Although the NRA has only 5 million members -- barely more than 1 percent of the U.S. population -- it terrifies most politicians and wields vast clout in legislative bodies. Few U.S. leaders have enough courage to oppose it. Manchin is a dramatic exception.
The Times report says the West Virginia senator keeps an NRA trophy at his Washington office, near photos of children killed in the horrifying Connecticut school massacre -- implying that he supports gun owners, but also stands with gun victims. Such a position is "politically ill-advised if not suicidal," the article says.
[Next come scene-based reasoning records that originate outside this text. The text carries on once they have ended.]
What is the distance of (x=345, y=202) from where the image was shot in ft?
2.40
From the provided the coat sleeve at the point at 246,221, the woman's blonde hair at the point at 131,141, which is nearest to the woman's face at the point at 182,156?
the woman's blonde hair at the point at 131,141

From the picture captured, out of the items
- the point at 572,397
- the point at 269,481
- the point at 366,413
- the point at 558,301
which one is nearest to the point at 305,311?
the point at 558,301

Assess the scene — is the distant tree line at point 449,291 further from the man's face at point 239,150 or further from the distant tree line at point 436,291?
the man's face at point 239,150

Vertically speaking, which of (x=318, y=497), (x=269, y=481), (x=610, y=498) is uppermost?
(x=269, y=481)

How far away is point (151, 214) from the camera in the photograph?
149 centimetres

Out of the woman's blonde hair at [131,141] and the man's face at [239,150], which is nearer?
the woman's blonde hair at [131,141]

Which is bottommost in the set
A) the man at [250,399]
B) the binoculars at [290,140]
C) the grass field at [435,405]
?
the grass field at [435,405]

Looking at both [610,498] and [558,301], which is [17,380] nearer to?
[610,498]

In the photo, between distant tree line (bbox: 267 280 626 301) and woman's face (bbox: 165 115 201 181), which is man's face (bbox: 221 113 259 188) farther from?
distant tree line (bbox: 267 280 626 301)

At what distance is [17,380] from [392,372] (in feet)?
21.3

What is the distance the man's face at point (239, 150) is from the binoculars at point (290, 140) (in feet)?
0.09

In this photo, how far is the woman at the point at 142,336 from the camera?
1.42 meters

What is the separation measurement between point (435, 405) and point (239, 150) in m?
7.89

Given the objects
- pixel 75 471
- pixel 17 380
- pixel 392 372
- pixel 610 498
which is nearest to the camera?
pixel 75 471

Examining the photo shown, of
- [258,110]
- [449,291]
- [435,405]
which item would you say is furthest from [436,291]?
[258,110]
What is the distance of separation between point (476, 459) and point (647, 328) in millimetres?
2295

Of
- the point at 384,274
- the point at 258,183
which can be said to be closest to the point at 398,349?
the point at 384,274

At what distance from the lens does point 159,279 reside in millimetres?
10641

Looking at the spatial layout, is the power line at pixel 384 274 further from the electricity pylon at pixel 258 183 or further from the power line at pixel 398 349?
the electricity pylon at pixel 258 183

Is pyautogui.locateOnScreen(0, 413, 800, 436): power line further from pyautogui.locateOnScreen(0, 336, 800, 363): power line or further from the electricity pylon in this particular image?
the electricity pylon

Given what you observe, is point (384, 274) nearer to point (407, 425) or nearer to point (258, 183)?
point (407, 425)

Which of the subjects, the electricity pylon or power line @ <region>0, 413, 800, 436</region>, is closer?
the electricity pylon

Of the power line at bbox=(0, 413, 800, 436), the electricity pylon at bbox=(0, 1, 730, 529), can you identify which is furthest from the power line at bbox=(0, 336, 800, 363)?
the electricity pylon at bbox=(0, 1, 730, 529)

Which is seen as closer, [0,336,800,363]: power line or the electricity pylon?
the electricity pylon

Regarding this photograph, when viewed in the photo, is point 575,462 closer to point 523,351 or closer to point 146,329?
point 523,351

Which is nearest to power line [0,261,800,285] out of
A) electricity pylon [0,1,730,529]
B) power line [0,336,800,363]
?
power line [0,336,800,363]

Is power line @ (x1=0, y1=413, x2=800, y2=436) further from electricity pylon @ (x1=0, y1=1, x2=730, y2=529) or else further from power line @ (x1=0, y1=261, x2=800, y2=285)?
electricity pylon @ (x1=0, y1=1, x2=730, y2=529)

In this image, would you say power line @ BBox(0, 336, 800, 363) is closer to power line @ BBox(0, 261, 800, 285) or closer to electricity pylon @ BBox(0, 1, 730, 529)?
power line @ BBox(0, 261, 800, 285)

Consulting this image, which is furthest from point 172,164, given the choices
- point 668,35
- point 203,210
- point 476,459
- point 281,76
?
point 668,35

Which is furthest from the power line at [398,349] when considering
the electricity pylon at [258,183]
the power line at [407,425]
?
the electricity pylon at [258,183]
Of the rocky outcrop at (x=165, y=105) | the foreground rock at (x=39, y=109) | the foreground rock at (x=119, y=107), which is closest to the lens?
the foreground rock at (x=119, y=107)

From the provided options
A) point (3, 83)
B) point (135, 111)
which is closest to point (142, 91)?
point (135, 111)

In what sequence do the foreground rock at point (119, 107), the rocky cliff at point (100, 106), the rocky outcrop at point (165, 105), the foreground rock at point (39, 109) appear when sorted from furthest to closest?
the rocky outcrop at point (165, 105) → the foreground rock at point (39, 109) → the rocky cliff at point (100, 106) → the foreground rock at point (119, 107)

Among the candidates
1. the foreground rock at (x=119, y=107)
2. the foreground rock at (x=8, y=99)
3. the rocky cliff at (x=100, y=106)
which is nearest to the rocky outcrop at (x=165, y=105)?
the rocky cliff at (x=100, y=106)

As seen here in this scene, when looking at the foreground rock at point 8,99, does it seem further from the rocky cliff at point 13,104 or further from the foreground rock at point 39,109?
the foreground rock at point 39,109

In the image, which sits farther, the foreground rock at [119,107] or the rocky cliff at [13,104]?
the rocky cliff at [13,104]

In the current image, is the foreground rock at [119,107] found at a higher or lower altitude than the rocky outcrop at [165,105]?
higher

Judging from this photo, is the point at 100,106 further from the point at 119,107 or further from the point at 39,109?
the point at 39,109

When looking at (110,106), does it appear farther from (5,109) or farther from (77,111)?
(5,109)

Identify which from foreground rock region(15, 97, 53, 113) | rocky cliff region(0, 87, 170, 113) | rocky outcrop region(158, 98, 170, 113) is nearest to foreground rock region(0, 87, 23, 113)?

Manchin always was a loyal gun advocate, it recounts -- but the deaths of 20 children at Newtown jolted him to the core. A photo shows him grieving with parents whose tots were killed.
While most Congress members did nothing, Manchin drafted a bill to extend background checks to weapons purchased at gun shows and through the Internet -- an attempt to keep murder instruments away from criminals and psychotics. Polls find that 92 percent of Americans support such universal checks, as do 77 percent of hunters and 74 percent of NRA members.
But NRA lobbyists swiftly mobilized Capitol Hill forces against him. It utilized a commercial telephoning outfit to rouse gun-lovers, who called Manchin's office in a ratio of 200-to-1 against the bill. In the end, his reform got a majority 54-46 vote in the Senate, not quite enough for the 60 needed to overcome a Republican filibuster.
"Afterward, several senators came up to shake Manchin's hand and express kind words for his political courage and determination," the report says. Meanwhile, the West Virginian tried to soothe Connecticut parents whose children were killed.
The New York Times analysis concludes that America's mood is shifting against gun zealots. Fewer and fewer Americans use hunting guns to kill animals. The U.S. crime rate keeps declining, so there's less fear of dangerous intruders, it says. Therefore, fervent backing of the NRA is likely to decline.
We hope it happens. Meanwhile, we're proud of Sen. Joe Manchin, D-W.Va., for the bravery and leadership he displayed against America's most brazen lobby.
Remember, hunter guns aren't the basic problem. Danger lies mostly in hidden pistols and mass-murder assault guns. America is long overdue to provide protection from this deadly menace.